═════ SUPPLIED MATERIAL
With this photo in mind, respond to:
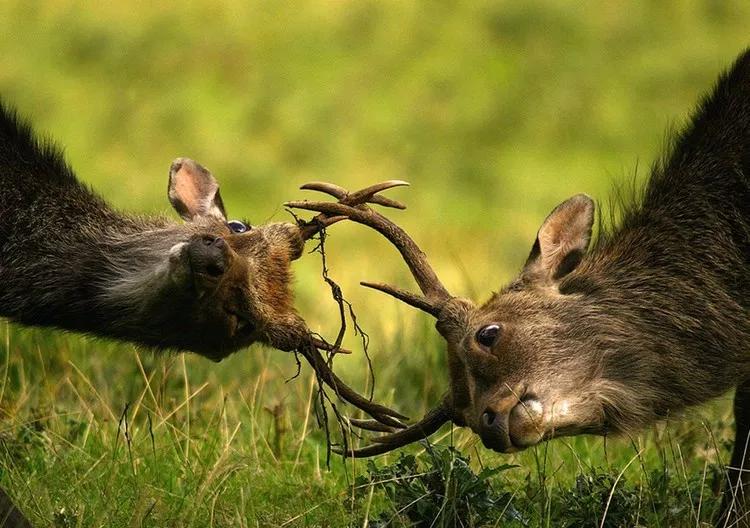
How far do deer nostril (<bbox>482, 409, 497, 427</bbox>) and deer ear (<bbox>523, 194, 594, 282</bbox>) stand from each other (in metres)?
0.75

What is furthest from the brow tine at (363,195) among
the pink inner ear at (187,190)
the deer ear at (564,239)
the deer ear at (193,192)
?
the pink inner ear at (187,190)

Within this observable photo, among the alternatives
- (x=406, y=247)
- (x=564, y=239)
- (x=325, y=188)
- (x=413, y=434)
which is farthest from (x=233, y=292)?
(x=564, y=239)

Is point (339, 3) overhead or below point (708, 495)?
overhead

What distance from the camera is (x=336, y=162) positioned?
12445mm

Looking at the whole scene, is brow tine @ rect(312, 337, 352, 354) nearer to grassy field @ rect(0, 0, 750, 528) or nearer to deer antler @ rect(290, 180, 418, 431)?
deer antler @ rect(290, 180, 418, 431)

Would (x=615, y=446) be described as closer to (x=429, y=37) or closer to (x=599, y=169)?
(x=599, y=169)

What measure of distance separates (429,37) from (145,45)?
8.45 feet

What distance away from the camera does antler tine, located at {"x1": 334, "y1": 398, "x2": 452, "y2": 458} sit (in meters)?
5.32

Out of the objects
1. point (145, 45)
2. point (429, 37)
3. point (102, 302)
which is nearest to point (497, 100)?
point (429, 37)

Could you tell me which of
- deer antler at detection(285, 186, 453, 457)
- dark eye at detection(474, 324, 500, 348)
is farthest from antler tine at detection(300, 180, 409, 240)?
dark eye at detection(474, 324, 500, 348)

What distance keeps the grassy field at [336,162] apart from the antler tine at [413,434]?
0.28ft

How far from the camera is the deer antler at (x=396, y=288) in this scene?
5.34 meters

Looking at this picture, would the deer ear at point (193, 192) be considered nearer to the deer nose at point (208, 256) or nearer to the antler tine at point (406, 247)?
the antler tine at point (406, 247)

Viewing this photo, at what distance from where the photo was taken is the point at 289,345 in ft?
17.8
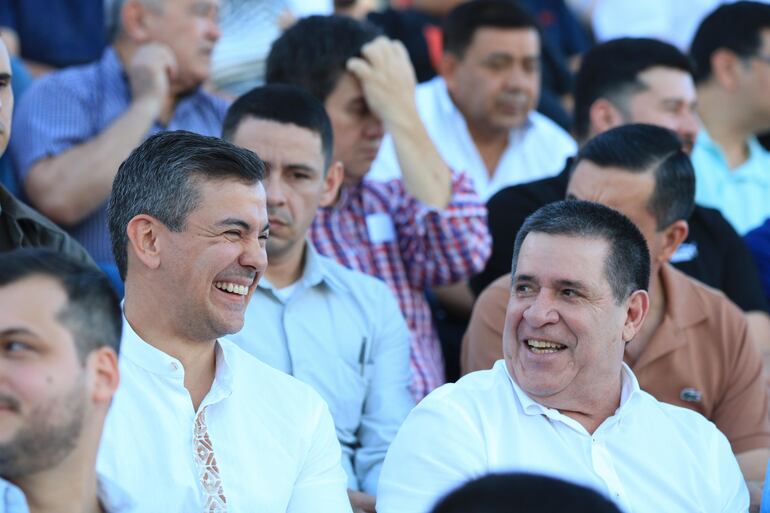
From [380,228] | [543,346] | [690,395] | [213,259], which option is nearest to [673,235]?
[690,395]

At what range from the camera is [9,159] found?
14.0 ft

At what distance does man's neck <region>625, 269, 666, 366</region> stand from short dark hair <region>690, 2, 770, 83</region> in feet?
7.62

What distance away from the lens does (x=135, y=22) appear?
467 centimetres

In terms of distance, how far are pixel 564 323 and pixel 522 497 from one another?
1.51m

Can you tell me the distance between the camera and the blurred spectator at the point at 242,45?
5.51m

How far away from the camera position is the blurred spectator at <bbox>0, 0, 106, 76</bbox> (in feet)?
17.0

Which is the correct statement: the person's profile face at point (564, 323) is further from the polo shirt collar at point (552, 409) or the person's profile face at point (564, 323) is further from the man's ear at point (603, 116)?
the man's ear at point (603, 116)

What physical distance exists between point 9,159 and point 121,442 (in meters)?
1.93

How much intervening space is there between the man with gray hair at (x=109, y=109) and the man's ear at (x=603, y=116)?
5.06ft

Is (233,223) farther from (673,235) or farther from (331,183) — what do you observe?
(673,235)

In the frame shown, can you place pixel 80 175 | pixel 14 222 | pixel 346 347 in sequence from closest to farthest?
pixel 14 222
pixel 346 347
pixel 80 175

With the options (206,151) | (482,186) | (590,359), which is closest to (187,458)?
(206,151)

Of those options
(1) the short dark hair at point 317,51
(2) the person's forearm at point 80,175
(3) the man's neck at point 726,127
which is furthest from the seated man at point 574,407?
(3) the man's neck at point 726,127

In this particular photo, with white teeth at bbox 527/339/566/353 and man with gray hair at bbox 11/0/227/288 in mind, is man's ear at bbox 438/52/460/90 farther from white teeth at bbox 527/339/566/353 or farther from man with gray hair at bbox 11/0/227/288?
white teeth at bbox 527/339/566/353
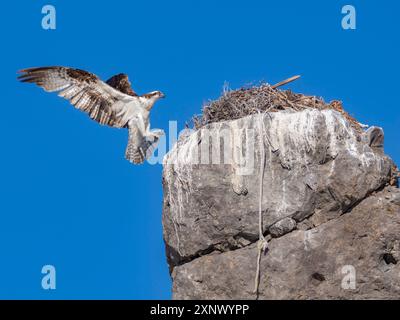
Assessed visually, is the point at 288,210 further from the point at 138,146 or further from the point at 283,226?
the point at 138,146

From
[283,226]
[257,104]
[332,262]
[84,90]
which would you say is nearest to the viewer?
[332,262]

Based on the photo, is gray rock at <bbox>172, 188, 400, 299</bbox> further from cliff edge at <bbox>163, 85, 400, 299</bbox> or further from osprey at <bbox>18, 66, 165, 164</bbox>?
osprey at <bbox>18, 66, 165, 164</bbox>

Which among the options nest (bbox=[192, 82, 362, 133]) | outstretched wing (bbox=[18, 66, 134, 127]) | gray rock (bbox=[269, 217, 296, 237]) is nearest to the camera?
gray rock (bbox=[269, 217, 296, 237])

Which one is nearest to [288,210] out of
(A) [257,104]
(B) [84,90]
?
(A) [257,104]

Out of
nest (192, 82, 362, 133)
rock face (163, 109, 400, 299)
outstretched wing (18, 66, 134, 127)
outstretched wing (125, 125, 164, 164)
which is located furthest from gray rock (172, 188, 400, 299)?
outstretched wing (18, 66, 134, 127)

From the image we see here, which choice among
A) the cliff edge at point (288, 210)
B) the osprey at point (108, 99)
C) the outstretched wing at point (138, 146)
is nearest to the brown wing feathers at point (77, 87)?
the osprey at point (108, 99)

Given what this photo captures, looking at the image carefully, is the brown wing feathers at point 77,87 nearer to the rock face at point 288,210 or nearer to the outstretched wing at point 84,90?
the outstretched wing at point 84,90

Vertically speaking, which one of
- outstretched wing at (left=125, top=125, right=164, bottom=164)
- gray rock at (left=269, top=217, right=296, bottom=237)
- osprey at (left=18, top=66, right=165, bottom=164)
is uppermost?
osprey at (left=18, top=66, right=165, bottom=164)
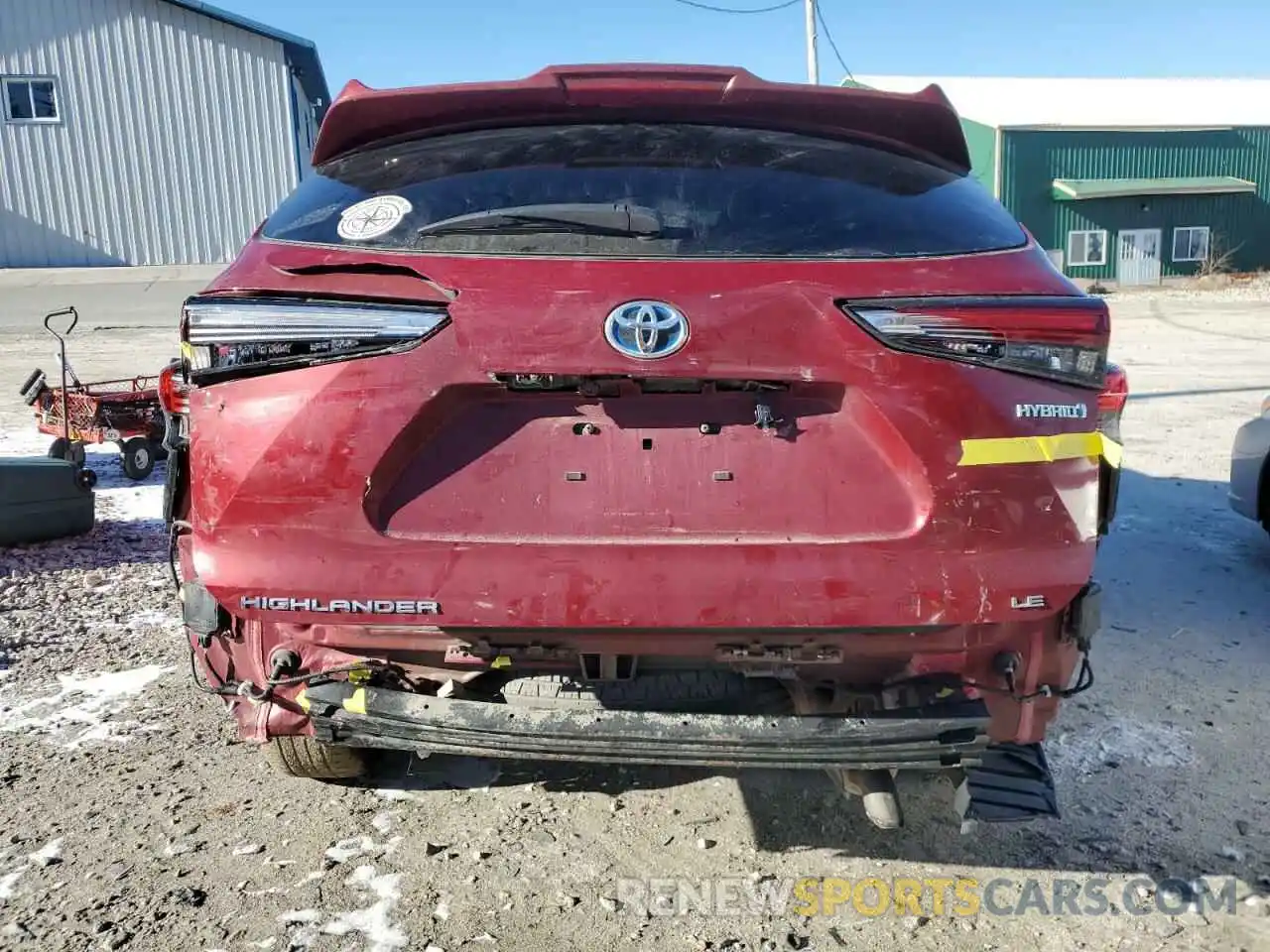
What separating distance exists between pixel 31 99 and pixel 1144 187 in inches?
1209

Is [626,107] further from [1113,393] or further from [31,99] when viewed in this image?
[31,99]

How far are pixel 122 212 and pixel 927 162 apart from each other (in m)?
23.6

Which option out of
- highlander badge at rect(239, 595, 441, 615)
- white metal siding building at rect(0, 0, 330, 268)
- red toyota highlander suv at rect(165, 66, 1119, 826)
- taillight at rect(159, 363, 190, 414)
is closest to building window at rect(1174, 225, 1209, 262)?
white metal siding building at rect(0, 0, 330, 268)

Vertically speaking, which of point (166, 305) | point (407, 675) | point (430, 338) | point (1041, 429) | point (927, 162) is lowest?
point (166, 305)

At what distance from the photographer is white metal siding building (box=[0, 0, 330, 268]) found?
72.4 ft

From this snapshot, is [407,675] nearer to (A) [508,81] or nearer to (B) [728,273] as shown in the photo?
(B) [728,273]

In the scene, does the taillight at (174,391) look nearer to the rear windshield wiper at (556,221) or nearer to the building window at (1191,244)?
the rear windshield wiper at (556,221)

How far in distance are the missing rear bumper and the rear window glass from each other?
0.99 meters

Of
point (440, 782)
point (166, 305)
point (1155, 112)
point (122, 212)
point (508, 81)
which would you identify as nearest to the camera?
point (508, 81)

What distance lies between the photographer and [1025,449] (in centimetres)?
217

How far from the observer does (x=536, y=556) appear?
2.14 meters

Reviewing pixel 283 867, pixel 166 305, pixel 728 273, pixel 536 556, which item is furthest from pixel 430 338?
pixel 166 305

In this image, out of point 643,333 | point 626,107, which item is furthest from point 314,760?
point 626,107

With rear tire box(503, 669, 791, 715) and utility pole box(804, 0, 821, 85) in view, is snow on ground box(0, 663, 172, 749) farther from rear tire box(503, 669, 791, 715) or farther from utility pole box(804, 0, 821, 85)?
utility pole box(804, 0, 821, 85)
══════════
Copy all of the data above line for line, without changing a word. Leave the pictures out of your copy.

With this photo in mind, respond to:
How far do deer nostril (<bbox>482, 409, 497, 427</bbox>) and deer ear (<bbox>523, 194, 594, 282</bbox>) stand from each other (in metres)?
0.75

What is furthest from the brow tine at (363,195) among
the pink inner ear at (187,190)
the deer ear at (564,239)
the deer ear at (193,192)
?
the pink inner ear at (187,190)

Within this observable photo, among the alternatives
- (x=406, y=247)
- (x=564, y=239)
- (x=325, y=188)
- (x=413, y=434)
which is farthest from (x=233, y=292)?
(x=564, y=239)

Is point (339, 3) overhead or below point (708, 495)?
overhead

What distance from the camera is (x=336, y=162) positioned?
12445mm

Looking at the whole scene, is brow tine @ rect(312, 337, 352, 354) nearer to grassy field @ rect(0, 0, 750, 528) or nearer to deer antler @ rect(290, 180, 418, 431)?
deer antler @ rect(290, 180, 418, 431)

Would (x=615, y=446) be described as closer to (x=429, y=37) or closer to (x=599, y=169)?
(x=599, y=169)

What measure of distance separates (429,37) from (145,45)?
8.45 feet

What distance away from the camera does antler tine, located at {"x1": 334, "y1": 398, "x2": 452, "y2": 458} sit (in meters)?
5.32

Out of the objects
1. point (145, 45)
2. point (429, 37)
3. point (102, 302)
which is nearest to point (497, 100)?
point (429, 37)

Could you tell me which of
- deer antler at detection(285, 186, 453, 457)
- dark eye at detection(474, 324, 500, 348)
is farthest from antler tine at detection(300, 180, 409, 240)?
dark eye at detection(474, 324, 500, 348)

What distance keeps the grassy field at [336,162] apart from the antler tine at [413,434]?
0.28ft

How far from the camera is the deer antler at (x=396, y=288) in this scene?
5.34 meters

Looking at this picture, would the deer ear at point (193, 192) be considered nearer to the deer nose at point (208, 256) or nearer to the antler tine at point (406, 247)?
the antler tine at point (406, 247)

Viewing this photo, at what distance from where the photo was taken is the point at 289,345 in ft?
17.8
From [380,228] | [543,346] | [690,395] | [213,259], which option is nearest to [673,235]?
[690,395]

At what range from the camera is [9,159] found?
14.0 ft

At what distance does man's neck <region>625, 269, 666, 366</region> stand from short dark hair <region>690, 2, 770, 83</region> in feet?
7.62

What distance away from the lens does (x=135, y=22) appear?
467 centimetres

In terms of distance, how far are pixel 564 323 and pixel 522 497 from one another?
1.51m

Can you tell me the distance between the camera and the blurred spectator at the point at 242,45?
5.51m

How far away from the camera position is the blurred spectator at <bbox>0, 0, 106, 76</bbox> (in feet)?
17.0

Which is the correct statement: the person's profile face at point (564, 323) is further from the polo shirt collar at point (552, 409) or the person's profile face at point (564, 323) is further from the man's ear at point (603, 116)?
the man's ear at point (603, 116)

What physical distance exists between point 9,159 and point 121,442 (in meters)?
1.93

How much intervening space is there between the man with gray hair at (x=109, y=109) and the man's ear at (x=603, y=116)?
5.06ft

Is (233,223) farther from (673,235) or farther from (331,183) — what do you observe?
(673,235)

In the frame shown, can you place pixel 80 175 | pixel 14 222 | pixel 346 347 in sequence from closest to farthest?
pixel 14 222
pixel 346 347
pixel 80 175

With the options (206,151) | (482,186) | (590,359), which is closest to (187,458)?
(206,151)

Of those options
(1) the short dark hair at point 317,51
(2) the person's forearm at point 80,175
(3) the man's neck at point 726,127
which is furthest from the seated man at point 574,407?
(3) the man's neck at point 726,127

In this particular photo, with white teeth at bbox 527/339/566/353 and man with gray hair at bbox 11/0/227/288 in mind, is man's ear at bbox 438/52/460/90 farther from white teeth at bbox 527/339/566/353 or farther from man with gray hair at bbox 11/0/227/288?
white teeth at bbox 527/339/566/353
Assessed visually, is the point at 288,210 further from the point at 138,146 or further from the point at 283,226?
the point at 138,146

From
[283,226]
[257,104]
[332,262]
[84,90]
which would you say is nearest to the viewer?
[332,262]

Based on the photo, is gray rock at <bbox>172, 188, 400, 299</bbox> further from cliff edge at <bbox>163, 85, 400, 299</bbox> or further from osprey at <bbox>18, 66, 165, 164</bbox>?
osprey at <bbox>18, 66, 165, 164</bbox>

Which among the options nest (bbox=[192, 82, 362, 133]) | outstretched wing (bbox=[18, 66, 134, 127]) | gray rock (bbox=[269, 217, 296, 237]) is nearest to the camera?
gray rock (bbox=[269, 217, 296, 237])

Which one is nearest to [288,210] out of
(A) [257,104]
(B) [84,90]
?
(A) [257,104]

Out of
nest (192, 82, 362, 133)
rock face (163, 109, 400, 299)
outstretched wing (18, 66, 134, 127)
outstretched wing (125, 125, 164, 164)
which is located furthest from gray rock (172, 188, 400, 299)?
outstretched wing (18, 66, 134, 127)

From the image we see here, which choice among
A) the cliff edge at point (288, 210)
B) the osprey at point (108, 99)
C) the outstretched wing at point (138, 146)
is nearest to the brown wing feathers at point (77, 87)?
the osprey at point (108, 99)

Given what this photo captures, looking at the image carefully, is the brown wing feathers at point 77,87 nearer to the rock face at point 288,210 or nearer to the outstretched wing at point 84,90?
the outstretched wing at point 84,90

Vertically speaking, which one of
- outstretched wing at (left=125, top=125, right=164, bottom=164)
- gray rock at (left=269, top=217, right=296, bottom=237)
- osprey at (left=18, top=66, right=165, bottom=164)
is uppermost?
osprey at (left=18, top=66, right=165, bottom=164)
What separating distance exists between pixel 31 99 and pixel 1144 187 in inches?
1209

Is [626,107] further from [1113,393] or further from [31,99] when viewed in this image?
[31,99]

How far are pixel 122 212 and pixel 927 162 apart from each other (in m)?
23.6

Which option out of
- highlander badge at rect(239, 595, 441, 615)
- white metal siding building at rect(0, 0, 330, 268)
- red toyota highlander suv at rect(165, 66, 1119, 826)
- taillight at rect(159, 363, 190, 414)
is closest to building window at rect(1174, 225, 1209, 262)?
white metal siding building at rect(0, 0, 330, 268)

Vertically speaking, which of point (166, 305) | point (407, 675) | point (430, 338) | point (1041, 429) | point (927, 162) is lowest?
point (166, 305)

At what distance from the photographer is white metal siding building (box=[0, 0, 330, 268]) found?
72.4 ft

From this snapshot, is [407,675] nearer to (A) [508,81] or nearer to (B) [728,273] as shown in the photo?
(B) [728,273]

In the scene, does the taillight at (174,391) look nearer to the rear windshield wiper at (556,221) or nearer to the building window at (1191,244)?
the rear windshield wiper at (556,221)

How far in distance are the missing rear bumper and the rear window glass from each other?
0.99 meters

Of
point (440, 782)
point (166, 305)
point (1155, 112)
point (122, 212)
point (508, 81)
which would you identify as nearest to the camera?
point (508, 81)

What distance lies between the photographer and [1025,449] (in centimetres)?
217

How far from the observer does (x=536, y=556) appear?
2.14 meters

Reviewing pixel 283 867, pixel 166 305, pixel 728 273, pixel 536 556, which item is furthest from pixel 430 338?
pixel 166 305

In this image, out of point 643,333 | point 626,107, which item is furthest from point 314,760?
point 626,107

With rear tire box(503, 669, 791, 715) and utility pole box(804, 0, 821, 85) in view, is snow on ground box(0, 663, 172, 749) farther from rear tire box(503, 669, 791, 715) or farther from utility pole box(804, 0, 821, 85)?
utility pole box(804, 0, 821, 85)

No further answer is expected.